Antidepressant-like Effect of Δ9-tetrahydrocannabinol and Other Cannabinoids Isolated From Cannabis.

‎”The antidepressant action of cannabis as well as the interaction between antidepressants and the endocannabinoid system has been reported. Results of this study show that Delta(9)-THC and other cannabinoids exert antidepressant-like actions, and thus may contribute to the overall mood-elevating properties of cannabis.”
 ‎”Antidepressant-like effect of delta9-tetrahydrocannabinol and other cannabinoids isolated from Cannabis sativa L. El-Alfy AT, Ivey K, Robinson K, Ahmed S, Radwan M, Slade D, Khan I, ElSohly M, Ross S.  SourcePharmacology Department, School of Pharmacy, University of Mississippi, University, MS 38677, USA. aalfy2001@olemiss.edu

Abstract
The antidepressant action of cannabis as well as the interaction between antidepressants and the endocannabinoid system has been reported. This study was conducted to assess the antidepressant-like activity of Delta(9)-THC and other cannabinoids. Cannabinoids were initially evaluated in the mouse tetrad assay to determine doses that do not induce hypothermia or catalepsy. The automated mouse forced swim (FST) and tail suspension (TST) tests were used to determine antidepressant action. At doses lacking hypothermic and cataleptic effects (1.25, 2.5, and 5 mg/kg, i.p.), both Delta(9)-THC and Delta(8)-THC showed a U-shaped dose response with only Delta(9)-THC showing significant antidepressant-like effects at 2.5 mg/kg (p<0.05) in the FST. The cannabinoids cannabigerol (CBG) and cannabinol (CBN) did not produce antidepressant-like actions up to 80 mg/kg in the mouse FST, while cannabichromene (CBC) and cannabidiol (CBD) exhibited significant effect at 20 and 200mg/kg, respectively (p<0.01).

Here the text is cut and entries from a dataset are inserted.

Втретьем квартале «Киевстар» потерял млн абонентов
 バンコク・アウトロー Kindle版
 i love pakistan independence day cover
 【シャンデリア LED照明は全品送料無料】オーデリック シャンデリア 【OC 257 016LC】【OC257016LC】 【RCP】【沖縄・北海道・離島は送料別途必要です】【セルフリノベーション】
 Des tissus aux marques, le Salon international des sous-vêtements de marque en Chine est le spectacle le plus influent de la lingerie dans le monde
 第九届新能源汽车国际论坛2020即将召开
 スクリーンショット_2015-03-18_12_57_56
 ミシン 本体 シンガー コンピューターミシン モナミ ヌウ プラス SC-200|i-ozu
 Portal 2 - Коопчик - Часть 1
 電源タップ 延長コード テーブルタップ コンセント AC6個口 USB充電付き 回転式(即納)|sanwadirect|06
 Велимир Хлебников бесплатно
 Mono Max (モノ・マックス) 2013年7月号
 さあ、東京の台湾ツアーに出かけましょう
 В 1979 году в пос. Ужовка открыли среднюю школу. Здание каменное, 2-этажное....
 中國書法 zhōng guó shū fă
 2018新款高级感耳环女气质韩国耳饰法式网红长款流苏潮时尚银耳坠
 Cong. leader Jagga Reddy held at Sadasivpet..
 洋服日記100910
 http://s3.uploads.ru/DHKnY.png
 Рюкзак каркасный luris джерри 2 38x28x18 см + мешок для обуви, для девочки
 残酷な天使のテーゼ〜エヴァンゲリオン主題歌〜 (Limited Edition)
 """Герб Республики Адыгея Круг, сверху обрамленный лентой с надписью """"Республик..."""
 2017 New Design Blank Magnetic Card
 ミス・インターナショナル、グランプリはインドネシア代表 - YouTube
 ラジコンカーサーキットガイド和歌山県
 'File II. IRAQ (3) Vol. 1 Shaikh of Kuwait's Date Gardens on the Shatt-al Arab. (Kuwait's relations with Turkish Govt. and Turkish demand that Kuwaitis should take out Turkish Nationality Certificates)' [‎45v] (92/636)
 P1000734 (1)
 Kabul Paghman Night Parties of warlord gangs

The antidepressant-like action of Delta(9)-THC and CBC was further confirmed in the TST. Delta(9)-THC exhibited the same U-shaped dose response with significant antidepressant-like action at 2.5 mg/kg (p<0.05) while CBC resulted in a significant dose-dependent decrease in immobility at 40 and 80 mg/kg doses (p<0.01). Results of this study show that Delta(9)-THC and other cannabinoids exert antidepressant-like actions, and thus may contribute to the overall mood-elevating properties of cannabis.”
Introduction
The psychological and physiological effects of cannabis have been extensively characterized, including euphoria, analgesia, sedation, memory and cognitive impairment, appetite stimulation, and anti-emesis. Most of these effects have been primarily attributed to Δ9-THC (Pertwee, 2006). Major advances in the field of cannabinoid research were achieved following the unraveling of the molecular mechanism underlying the actions of Δ9-THC and the discovery of the endocannabinoid system. The endocannabinoid system is regarded as a neuromodulator, and is comprised of cannabinoid receptors (primarily CB1 and CB2 receptors), their endogenous ligands, and enzymes responsible for the synthesis and metabolism of these ligands (Devane et al., 1992Dinh et al., 2002Gong et al., 2006Matsuda et al., 1990Okamoto et al., 2004Sugiura et al., 1995).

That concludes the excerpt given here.